Yak cheese comes granulated, is extremely tough to chew, and is unmemorable in taste; it's unsuitable for making cheesecake. Yak yoghurt is strongly recommended if (like me) you prefer yours natural-style, and often arrives over chunks of fruit. Though yak-milk yoghurt is very pleasant, yak milk is strong tasting. It cuts through the sugar and spice of Masala tea, and yak butter is even stronger. I tried yak butter tea -- a Tibetan staple -- for the first (and probably last) time in Samye. The original reason for using yak butter instead of milk is probably that it could be stored for longer: nomads lack refrigeration, and summer on the grasslands can be warm.
Every temple is filled with yak-butter lamps, often large and multi-wicked, and many worshippers bear either bottles and jugs full of melted butter, containers of solid butter, or else small yak-butter lamps in order to keep the fuel topped up. Tibetan temples' air is heavy with the scent of burning butter, and their surfaces are coated with years-worth of burnt butter residue and congealed spillage. Sacred sculptures are made with a mixture of yak butter, barley flour, and dyes. They last while the weather is cool; when it warms they slowly melt and rancidify. These sculptures are constructed with great skill, and the butter gives them a slight translucence, making flesh and petals seem more lifelike - much as wax or marzipan is used elsewhere.
On the flat, shorter-haired dzo, a crossbred yak-cow hybrid, are more common (the backstreets of Gyangtse are filled with them), but on the high slopes, where the footing is precarious and snows can accumulate, yaks appear frequently and dzo do not. At the snowy pass overlooking the holy lake of Yamdrok Tso, groomed and saddled yaks were available for photo opportunities.

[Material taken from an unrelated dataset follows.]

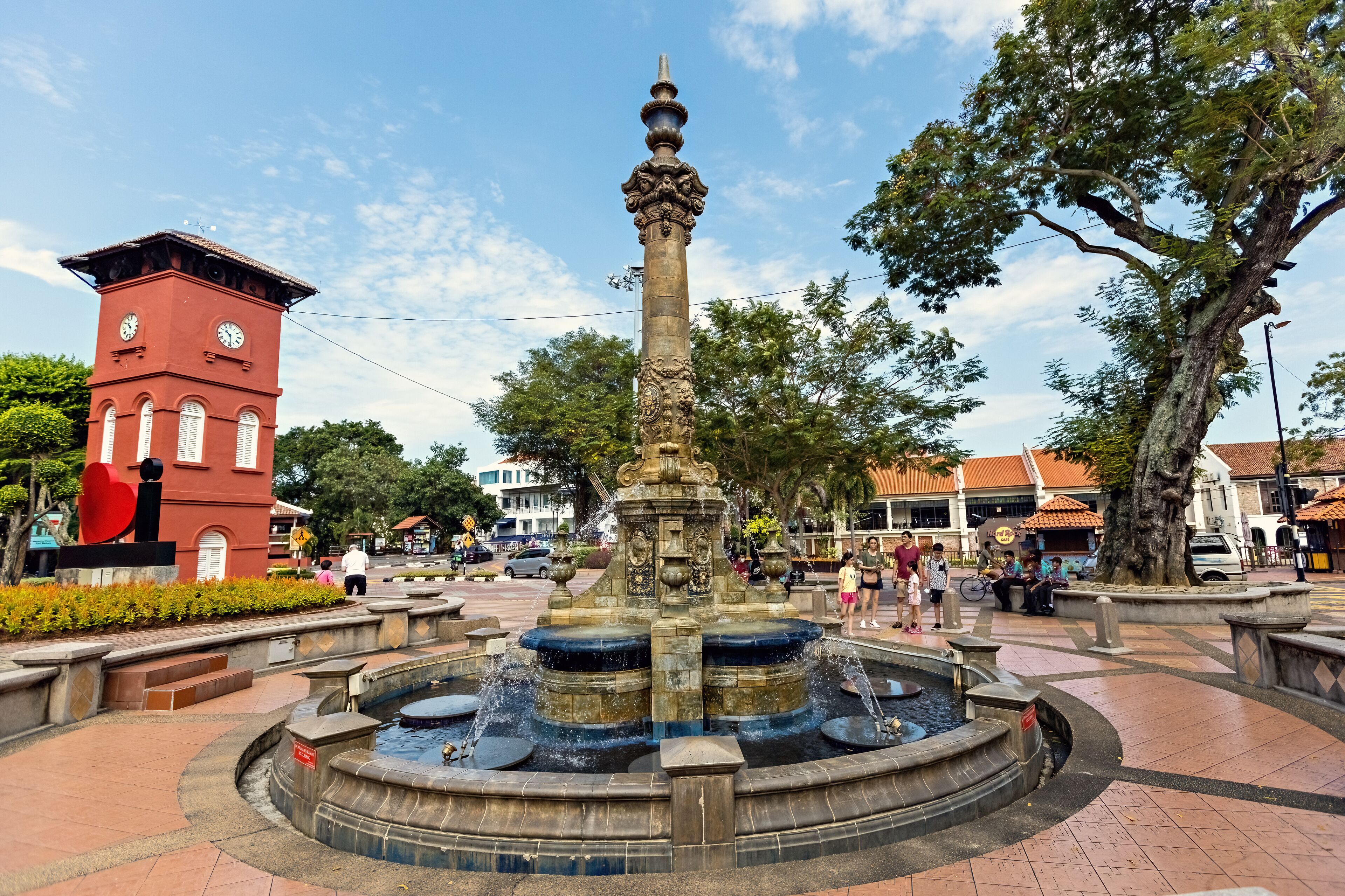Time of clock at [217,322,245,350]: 10:29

Yaks are covered with shaggy fur, normally black but sometimes white. Rough-spun yak-hair cloth, much like hessian, is used for tents and as temple shades on which are displayed Tibetan Buddhism's eight auspicious symbols. Softer wool can also be produced and turned into yarn or cloth. Their fur is wrapped around temple prayer poles, or dyed red to make decorative ruffs for Tibetan mastiffs and livestock or tassels for work animals. Their meat, apparently a touch gamey in taste, is a staple part of the Tibetan diet, and their leather, horns, and bones are all used in craftwork.